Two U.S. banks operating in Russia had funds totaling about $372 million frozen by a Moscow court on Oct. 2.
The funds of the Bank of New York Mellon Corp. and JP Morgan Chase were allegedly frozen by the Moscow Region Arbitration Court in response to a Russian bank having its license withdrawn in Ukraine.
The funds were held in accounts at the Russian affiliate branches of Citibank and Morgan Chase Bank, Reuters reported.
The decision was supposedly “in defense of the interests of the Russian Federation” in connection with the Central Bank of Ukraine’s withdrawal of the license of MR Bank, a subsidiary of Russia’s Sberbank, which is the largest bank in Russia.
According to Reuters, the Russian prosecutor’s office sought recognition of $121 million placed by MR bank in an account of JP Morgan Chase as the rightful property of SberBank and $251 million put in an account of the Bank of New York Mellon.

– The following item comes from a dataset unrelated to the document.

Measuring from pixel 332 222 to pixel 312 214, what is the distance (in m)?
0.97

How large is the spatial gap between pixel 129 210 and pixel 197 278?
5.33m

Prosecutors alleged that Ukraine’s withdrawal of MR Bank’s license was “expropriation” and infringed upon Sberbank’s lawful interests in controlling its subsidiary and their associated income, harming Russia’s financial interests, according to court documents.
Reuters reported in May that a Moscow court had authorized the seizure of about $13.34 million of assets held in Russia by a European subsidiary of JPMorgan, in a case lodged by another Russian bank that came under Western sanctions following the 2022 Russian invasion of Ukraine.
Last year, a Russian court served a notice to Goldman Sachs that $36 million of the bank’s shares in Russian companies were frozen, stemming from a lawsuit from another Russian bank related to sanctions.
Russian President Vladimir Putin in May signed a decree allowing American property in the country to be seized as compensation for damages related to Russian assets seized in the United States, TASS reported at the time.
The decree allowed the seizure of movable and immovable property of the United States, American companies, and citizens on the territory of Russia, as well as securities owned by them.
“The decision [of the court] on establishing the fact of an unjustified deprivation of the Russian copyright holder of rights to property and on compensation for damages provides for the termination of rights of the United States or a US citizen to property included in the list, and the subsequent transfer of these rights to the Russian copyright holder to compensate for the damage,” the decree said, according to the Russian state news agency.
The Epoch Times requested comment from representatives for both the Bank of New York Mellon and JP Morgan Chase but did not receive a response by publication time.